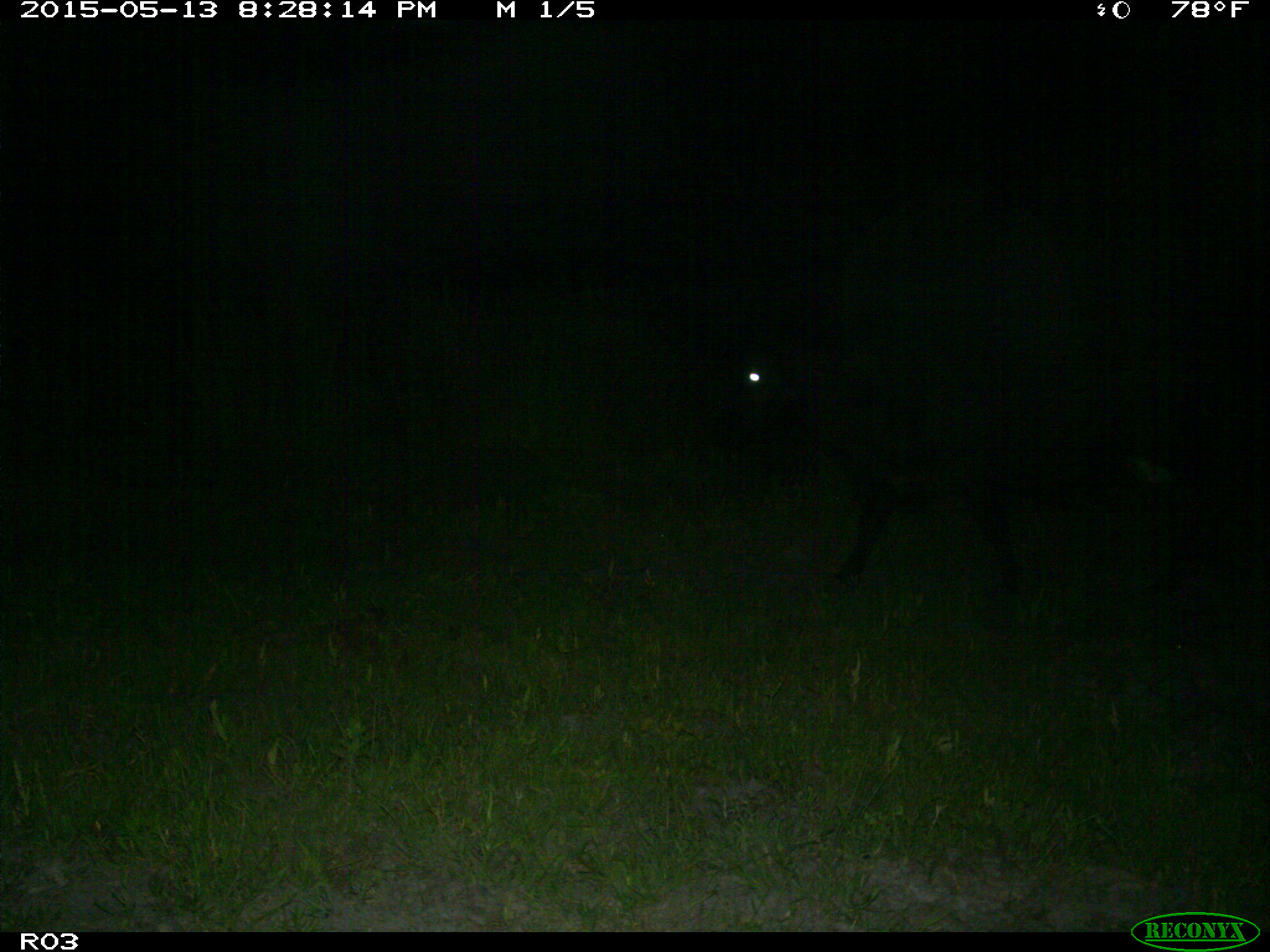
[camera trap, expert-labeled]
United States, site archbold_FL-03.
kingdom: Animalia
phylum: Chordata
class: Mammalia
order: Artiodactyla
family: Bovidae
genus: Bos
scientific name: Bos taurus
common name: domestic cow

> _DIRECTIONS FOR THIS TASK_
Your answer should be a precise transcript of the entries, minus the pictures.

> _RESPONSE TO THIS TASK_
[camera trap, expert-labeled]
United States, site archbold_FL-03.
kingdom: Animalia
phylum: Chordata
class: Mammalia
order: Artiodactyla
family: Bovidae
genus: Bos
scientific name: Bos taurus
common name: domestic cow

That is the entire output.